Although the New College of Humanities’ plans to charge £18,000 per year fees were mentioned almost a year ago in the Daily Telegraph, (and reported on this blog) it appears that it was only recently that geneticist Steve Jones discovered this. This led the Aberystwyth-born snails enthusiast to distance himself from the unborn institution with which he had been associated. These fees, he said, mean that ‘it can now no longer really claim to be about public education’. He then went on, through a deft classical allusion, to compare the New College of Humanities to a toilet. While other universities plan to charge fees of around £9,000, the OU will charge even less.

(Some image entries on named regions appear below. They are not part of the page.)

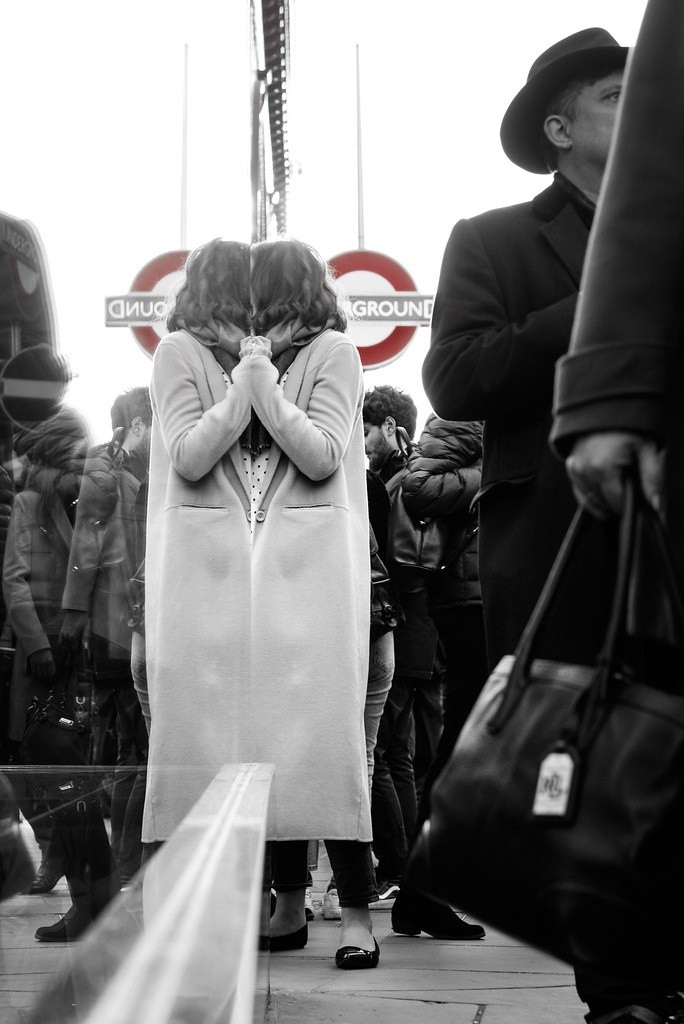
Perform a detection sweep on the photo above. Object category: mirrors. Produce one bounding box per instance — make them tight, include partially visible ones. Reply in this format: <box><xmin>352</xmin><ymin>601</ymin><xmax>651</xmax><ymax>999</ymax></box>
<box><xmin>0</xmin><ymin>0</ymin><xmax>264</xmax><ymax>1023</ymax></box>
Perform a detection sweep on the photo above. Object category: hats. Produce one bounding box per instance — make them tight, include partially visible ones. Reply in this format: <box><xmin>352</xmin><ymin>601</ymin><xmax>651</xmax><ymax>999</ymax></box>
<box><xmin>500</xmin><ymin>27</ymin><xmax>630</xmax><ymax>174</ymax></box>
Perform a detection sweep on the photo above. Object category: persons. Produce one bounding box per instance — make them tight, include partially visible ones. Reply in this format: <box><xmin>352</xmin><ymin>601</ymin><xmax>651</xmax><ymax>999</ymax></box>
<box><xmin>0</xmin><ymin>240</ymin><xmax>250</xmax><ymax>943</ymax></box>
<box><xmin>266</xmin><ymin>387</ymin><xmax>488</xmax><ymax>937</ymax></box>
<box><xmin>421</xmin><ymin>1</ymin><xmax>684</xmax><ymax>1024</ymax></box>
<box><xmin>249</xmin><ymin>237</ymin><xmax>381</xmax><ymax>968</ymax></box>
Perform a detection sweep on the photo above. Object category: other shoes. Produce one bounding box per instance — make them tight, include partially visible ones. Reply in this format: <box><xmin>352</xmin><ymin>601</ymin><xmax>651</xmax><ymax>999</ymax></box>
<box><xmin>21</xmin><ymin>853</ymin><xmax>63</xmax><ymax>892</ymax></box>
<box><xmin>336</xmin><ymin>936</ymin><xmax>380</xmax><ymax>970</ymax></box>
<box><xmin>368</xmin><ymin>880</ymin><xmax>399</xmax><ymax>910</ymax></box>
<box><xmin>35</xmin><ymin>891</ymin><xmax>122</xmax><ymax>942</ymax></box>
<box><xmin>392</xmin><ymin>880</ymin><xmax>486</xmax><ymax>940</ymax></box>
<box><xmin>319</xmin><ymin>889</ymin><xmax>341</xmax><ymax>919</ymax></box>
<box><xmin>305</xmin><ymin>889</ymin><xmax>315</xmax><ymax>920</ymax></box>
<box><xmin>269</xmin><ymin>924</ymin><xmax>308</xmax><ymax>952</ymax></box>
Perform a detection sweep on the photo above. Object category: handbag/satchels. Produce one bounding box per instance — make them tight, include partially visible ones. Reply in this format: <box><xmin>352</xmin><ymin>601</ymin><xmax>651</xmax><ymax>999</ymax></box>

Education is a subject on which Jones has strong views. On 13 January 2009 he told listeners to BBC Radio 5 Live: Breakfast that private schools were a ‘cancer on the education system’.

The history of the the HE sector suggests that quickfix private solutions to the problems of higher education provision have rarely been successful but, even if Grayling’s scheme ends up face down in the Thames, it will have performed tasks which the govenment appears to value: putting private colleges back on the agenda and making the loans scheme appear more acceptable.

Research by Harvard University academics shows students at for-profits have lower success rates – including employment outcomes – than their counterparts at public and not-for-profit colleges. Sally Hunt, general secretary of the UK’s University and College Union, said that many of the for-profits identified in the report “are now circling UK higher education”.